Making an ocean mask

Above, you’ve used the slider bar to try and select a color distance value which isolates just the water pixels. The histogram plot is the same as the one from the previous cell, however the red bar indicates where in the distribution your current threshold is. The second plot is the (binary) “mask” that you’ve created, in which yellow pixels indicate all of those pixels whose color distance is less than the threshold value you’ve set and the purple-blue pixels indicate all of those pixels whose color distance is greater than the threshold value you’ve set. In this way, the yellow pixels represent those pixels that you deem sufficiently close to “Atlantic blue”, while the purple-blue ones are deemed too far from “Atlantic blue” to plausibly be considered water pixels.

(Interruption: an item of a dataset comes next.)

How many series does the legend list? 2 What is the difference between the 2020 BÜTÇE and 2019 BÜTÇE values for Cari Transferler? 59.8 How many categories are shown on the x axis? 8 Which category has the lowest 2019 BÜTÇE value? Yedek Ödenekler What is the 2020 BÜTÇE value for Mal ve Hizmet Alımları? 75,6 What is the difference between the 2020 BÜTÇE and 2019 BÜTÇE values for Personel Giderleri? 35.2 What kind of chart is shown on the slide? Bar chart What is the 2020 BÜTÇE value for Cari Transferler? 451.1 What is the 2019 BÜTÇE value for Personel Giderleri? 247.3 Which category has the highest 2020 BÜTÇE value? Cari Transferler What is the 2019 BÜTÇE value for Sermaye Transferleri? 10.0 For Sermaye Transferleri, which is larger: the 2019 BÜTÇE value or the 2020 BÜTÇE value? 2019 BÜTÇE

What is the ideal threshold value?

Additionally, as you move the threshold around (beyond what would be needed to make an ocean mask), you can observe which portions of the map go from blue to yellow, and thereby get a sense of what the clusters might represent.

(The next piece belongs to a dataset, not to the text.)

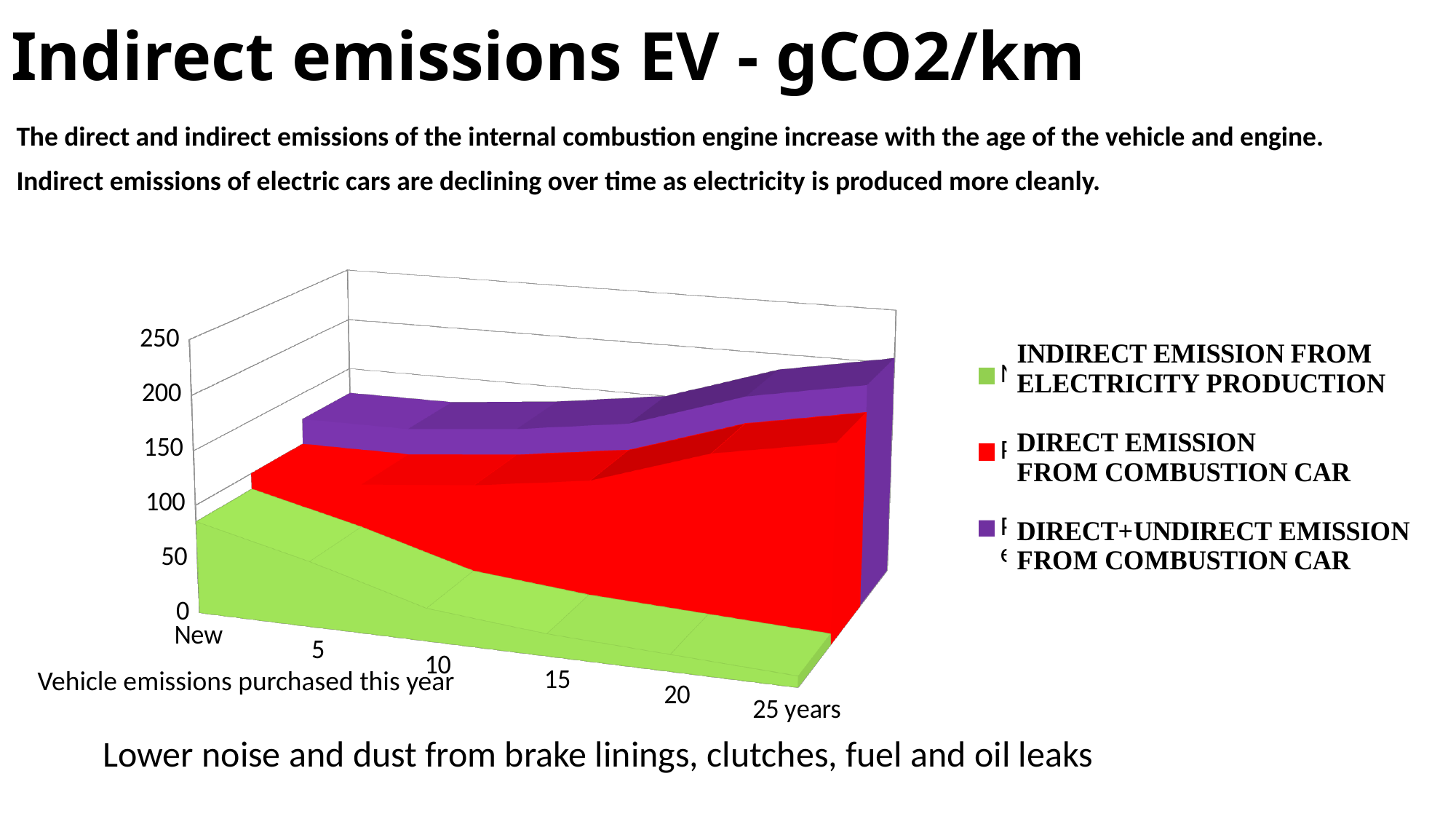
What is the first category on the x axis of the chart? New Is the value for 'INDIRECT EMISSION FROM ELECTRICITY PRODUCTION' at 25 years greater or less than 50? less Does the 'INDIRECT EMISSION FROM ELECTRICITY PRODUCTION' series rise or fall from New to 25 years? fall Does the 'DIRECT EMISSION FROM COMBUSTION CAR' series rise or fall from New to 25 years? rise Which category has the highest value for 'INDIRECT EMISSION FROM ELECTRICITY PRODUCTION'? New Which category has the lowest value for 'INDIRECT EMISSION FROM ELECTRICITY PRODUCTION'? 25 years Is the value for 'INDIRECT EMISSION FROM ELECTRICITY PRODUCTION' at New greater or less than 50? greater How many series does the chart's legend list? 3 How many categories are shown along the x axis of the chart? 6 What is the highest tick value shown on the vertical axis of the chart? 250 What is the last category on the x axis of the chart? 25 years What kind of chart is shown on the slide? area chart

What might the histogram clusters correspond to?

Some good guesses as to what the clusters correspond to:

  • 0 to ~75 = water

  • ~100 to ~230 = grasslands, lighter forests

  • ~230 to ~290 = mountains, darker forests, & deserts

  • ~300 to ~340 = ice

A good guess as to the best threshold value

A value between 63 and 80 seems to do well for selecting water, see which one you feel works best.

In this lesson we practiced with the creation of a mask using a threshold value on our image. In the next lesson, we’ll try and compare the mask we generated to a preexisting mask of the planet’s water. What we’ll learn is that, before the comparison can even be made, a bit of adjustment needs to be made, in order to ensure correspondence between the two images. This will prove to be a very important insight, as this process of ensuring correspondence between two images is central to digital investigations of brain anatomy.